I think these might be my new favourite cupcakes. Although, these and these are pretty good

Reminiscent of custard and fruit tarts, these are pretty much a cross between those and a butterfly cake. The method involves scooping out the middle of the cake (to be eaten as a treat for the cook), then filling with custard, topping with fruit and adding an apricot jam glaze.

Custard fruit cupcakes


I made these a couple weeks ago, and I've been thinking of occasions to make them again ever since. Luckily, it is the season for celebrations, so a few cupcakes never go astray... I'm thinking end of year morning tea at work, perhaps girl's Christmas picnic and then just maybe a batch to eat while sitting around watching the cricket

Thanks to T for letting me adapt a recipe from her cupcake book.

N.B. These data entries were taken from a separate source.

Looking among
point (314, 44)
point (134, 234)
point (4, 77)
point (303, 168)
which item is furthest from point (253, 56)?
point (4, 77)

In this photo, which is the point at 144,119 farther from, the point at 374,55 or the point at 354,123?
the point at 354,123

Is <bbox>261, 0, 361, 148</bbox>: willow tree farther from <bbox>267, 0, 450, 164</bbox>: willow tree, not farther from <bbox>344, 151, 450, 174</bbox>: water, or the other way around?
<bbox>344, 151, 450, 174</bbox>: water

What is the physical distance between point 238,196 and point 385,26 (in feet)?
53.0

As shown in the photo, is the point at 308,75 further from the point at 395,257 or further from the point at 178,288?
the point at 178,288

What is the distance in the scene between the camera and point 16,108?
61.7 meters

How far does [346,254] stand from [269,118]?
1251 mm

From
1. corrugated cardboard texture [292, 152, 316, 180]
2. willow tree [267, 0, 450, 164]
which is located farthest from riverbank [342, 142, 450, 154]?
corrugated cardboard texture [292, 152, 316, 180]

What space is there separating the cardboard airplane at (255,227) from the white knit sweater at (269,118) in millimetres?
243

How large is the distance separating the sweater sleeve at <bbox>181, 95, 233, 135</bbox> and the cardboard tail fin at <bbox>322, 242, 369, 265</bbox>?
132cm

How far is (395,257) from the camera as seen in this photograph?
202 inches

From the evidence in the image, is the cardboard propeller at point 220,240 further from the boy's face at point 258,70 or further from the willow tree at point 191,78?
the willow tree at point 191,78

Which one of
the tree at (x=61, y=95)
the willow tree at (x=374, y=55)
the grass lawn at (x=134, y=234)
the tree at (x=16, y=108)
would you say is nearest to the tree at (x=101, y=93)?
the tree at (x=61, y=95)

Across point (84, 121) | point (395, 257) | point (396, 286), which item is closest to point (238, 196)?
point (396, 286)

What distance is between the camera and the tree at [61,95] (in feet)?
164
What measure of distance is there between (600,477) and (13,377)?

It's definitely a winner.

Fruit and custard cupcakes - makes 12

185g unsalted butter, softened
170g caster sugar
1 teaspoon vanilla essence
3 eggs
125g self-raising flour
30g plain flour
125ml milk
200ml thick custard
1 kiwi fruit, peeled, cut into 12 slices
8 strawberries, each cut into 3
1 freestone peach, peeled
100g apricot jam

Preheat the oven to 180 degrees. Line a muffin tray with paper cases.

Beat the butter, sugar and vanilla together with electric beaters. Add the eggs, one at a time, beating well after each addition. Sift the flours together and fold in, alternatively to the milk.

Divide the mixture evenly among the cases. Bake for 15 minutes, or until a skewer comes out clean. Transfer to a wire rack to cool.

Cut the centre out of each cake, leaving a 1cm border. Fill each cavity with custard, then arrange fruit over the top.

Custard fruit cupcakes


Heat the jam until runny. Lightly brush the jam over the top of each cake. Refrigerate until ready to serve.